Entries shown:
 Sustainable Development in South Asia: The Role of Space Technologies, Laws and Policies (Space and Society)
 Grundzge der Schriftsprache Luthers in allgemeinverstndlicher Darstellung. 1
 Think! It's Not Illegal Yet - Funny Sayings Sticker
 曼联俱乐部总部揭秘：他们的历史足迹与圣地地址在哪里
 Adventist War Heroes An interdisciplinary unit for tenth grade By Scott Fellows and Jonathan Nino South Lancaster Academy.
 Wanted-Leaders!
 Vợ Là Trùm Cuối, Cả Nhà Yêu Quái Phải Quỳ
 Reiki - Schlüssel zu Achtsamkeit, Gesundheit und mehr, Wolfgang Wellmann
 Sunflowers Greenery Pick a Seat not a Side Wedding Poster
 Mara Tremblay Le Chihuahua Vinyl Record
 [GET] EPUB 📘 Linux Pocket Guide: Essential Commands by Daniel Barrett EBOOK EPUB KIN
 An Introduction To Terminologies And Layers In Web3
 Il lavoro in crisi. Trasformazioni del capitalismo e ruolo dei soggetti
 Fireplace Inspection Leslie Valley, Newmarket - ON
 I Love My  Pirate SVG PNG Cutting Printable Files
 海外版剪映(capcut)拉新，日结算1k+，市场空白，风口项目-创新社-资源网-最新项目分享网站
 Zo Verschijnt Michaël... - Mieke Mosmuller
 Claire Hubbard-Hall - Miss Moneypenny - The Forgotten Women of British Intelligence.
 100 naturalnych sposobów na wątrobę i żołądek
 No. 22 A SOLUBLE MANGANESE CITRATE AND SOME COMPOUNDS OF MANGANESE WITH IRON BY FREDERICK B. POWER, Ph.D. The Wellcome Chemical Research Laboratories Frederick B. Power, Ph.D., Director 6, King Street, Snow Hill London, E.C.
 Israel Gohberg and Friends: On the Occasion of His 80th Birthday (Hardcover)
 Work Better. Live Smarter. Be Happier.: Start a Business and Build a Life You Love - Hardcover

What is required:
Produce an exact copy of the lines from the one containing "Vợ Là Trùm Cuối, Cả Nhà Yêu Quái Phải Quỳ" through the final line of the data, both ends included, and only those.

Response area:
 Vợ Là Trùm Cuối, Cả Nhà Yêu Quái Phải Quỳ
 Reiki - Schlüssel zu Achtsamkeit, Gesundheit und mehr, Wolfgang Wellmann
 Sunflowers Greenery Pick a Seat not a Side Wedding Poster
 Mara Tremblay Le Chihuahua Vinyl Record
 [GET] EPUB 📘 Linux Pocket Guide: Essential Commands by Daniel Barrett EBOOK EPUB KIN
 An Introduction To Terminologies And Layers In Web3
 Il lavoro in crisi. Trasformazioni del capitalismo e ruolo dei soggetti
 Fireplace Inspection Leslie Valley, Newmarket - ON
 I Love My  Pirate SVG PNG Cutting Printable Files
 海外版剪映(capcut)拉新，日结算1k+，市场空白，风口项目-创新社-资源网-最新项目分享网站
 Zo Verschijnt Michaël... - Mieke Mosmuller
 Claire Hubbard-Hall - Miss Moneypenny - The Forgotten Women of British Intelligence.
 100 naturalnych sposobów na wątrobę i żołądek
 No. 22 A SOLUBLE MANGANESE CITRATE AND SOME COMPOUNDS OF MANGANESE WITH IRON BY FREDERICK B. POWER, Ph.D. The Wellcome Chemical Research Laboratories Frederick B. Power, Ph.D., Director 6, King Street, Snow Hill London, E.C.
 Israel Gohberg and Friends: On the Occasion of His 80th Birthday (Hardcover)
 Work Better. Live Smarter. Be Happier.: Start a Business and Build a Life You Love - Hardcover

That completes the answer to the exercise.